Partial outage due to external providers

Incident Report for Red Sift UK

Postmortem

Summary

On June 12, 2025, Red Sift experienced service disruptions affecting user authentication and Dynamic DNS functionality. Users were unable to sign up or sign in to the platform, and Dynamic DNS experienced elevated response times and API failures. The incident was caused by a widespread Google Cloud Platform Identity and Access Management (IAM) service outage that impacted multiple GCP products globally.

Root Cause

The incident was caused by a widespread Google Cloud Platform Identity and Access Management (IAM) service outage that began on June 12, 2025. According to Google's incident report, this affected multiple GCP products globally across all regions.

Red Sift's authentication system and Dynamic DNS service (both API and DNS components) depend on Google Cloud Platform services that were impacted by this IAM service disruption.

Impact

User Authentication

  • 100% of sign-in and sign-up attempts failed during the incident
  • Existing authenticated sessions remained functional

Dynamic DNS

  • DNS: 95th percentile response time increased from ~13ms to 245ms during the incident
  • API: Elevated failure rates and degraded performance
  • Both DNS resolution and API components significantly impacted

Business Impact

  • New user acquisitions temporarily halted
  • No data loss or security breaches occurred

Timeline

All times are in BST timezone.

  • 18:55 - Service degradation detected
  • 19:02 - Root cause identified as external cloud provider issue
  • 19:22 - Incident declared on status page: "Partial outage due to external providers"
  • 20:00 - Recovery observed
  • 20:06 - Full service restoration confirmed

Resolution

The incident resolved automatically as Google Cloud Platform restored their IAM services. Red Sift's systems returned to normal operation without requiring any manual intervention on our infrastructure.

Customer Impact Mitigation

  • Existing user sessions remained active throughout the incident
  • All user data and configurations remained intact
  • No security breaches or data loss occurred
  • Transparent communication provided through status page updates

We sincerely apologize for any inconvenience this outage may have caused. While this incident was due to an external cloud provider issue beyond our direct control, we remain committed to providing reliable service to our customers.

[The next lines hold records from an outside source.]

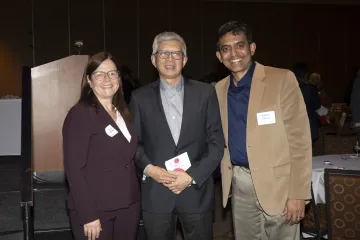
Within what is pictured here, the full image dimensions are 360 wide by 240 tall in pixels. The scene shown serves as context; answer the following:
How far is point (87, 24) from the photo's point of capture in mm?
10523

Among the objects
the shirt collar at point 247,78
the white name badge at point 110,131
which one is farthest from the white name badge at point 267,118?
the white name badge at point 110,131

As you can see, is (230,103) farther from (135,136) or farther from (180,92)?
(135,136)

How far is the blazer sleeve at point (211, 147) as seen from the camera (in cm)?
219

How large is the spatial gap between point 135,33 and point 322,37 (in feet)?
20.5

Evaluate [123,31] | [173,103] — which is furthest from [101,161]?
[123,31]

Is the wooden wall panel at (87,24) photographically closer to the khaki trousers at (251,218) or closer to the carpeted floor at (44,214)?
the carpeted floor at (44,214)

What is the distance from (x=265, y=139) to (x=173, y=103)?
1.81 feet

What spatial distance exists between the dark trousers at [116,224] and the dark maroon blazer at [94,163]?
43mm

Posted Jun 13, 2025 - 13:40 UTC

Resolved

All systems have been restored to normal operation:

- User Authentication: Sign up and sign in functionality is fully operational
- Dynamic DNS API: Service has returned to normal performance levels

Our monitoring confirms that all affected services are now stable and operating as expected.
Posted Jun 12, 2025 - 19:06 UTC

Monitoring

We are pleased to report that all affected systems are returning to normal operation:

- User Authentication: Sign up and sign in functionality has been restored
- Dynamic DNS API: Service levels have returned to normal with failure rates back to baseline

Our monitoring indicates that all systems are now operating normally. We continue to monitor closely to ensure stability.
Posted Jun 12, 2025 - 19:00 UTC

Update

We are continuing to investigate this issue.
Posted Jun 12, 2025 - 18:49 UTC

Investigating

We are currently experiencing service disruptions affecting multiple systems:

- User Authentication: Sign up and sign in functionality is currently unavailable
- Dynamic DNS API: Experiencing elevated failure rates and intermittent connectivity issues

Our engineering team is actively investigating these issues and working to restore full service as quickly as possible. We are monitoring the situation closely and implementing mitigation measures.
Posted Jun 12, 2025 - 17:48 UTC
This incident affected: OnDMARC (Web Application and APIs, Dynamic Services), Red Sift Web Portal, Brand Trust (Web Application and APIs), and Certificates (Web Application and APIs).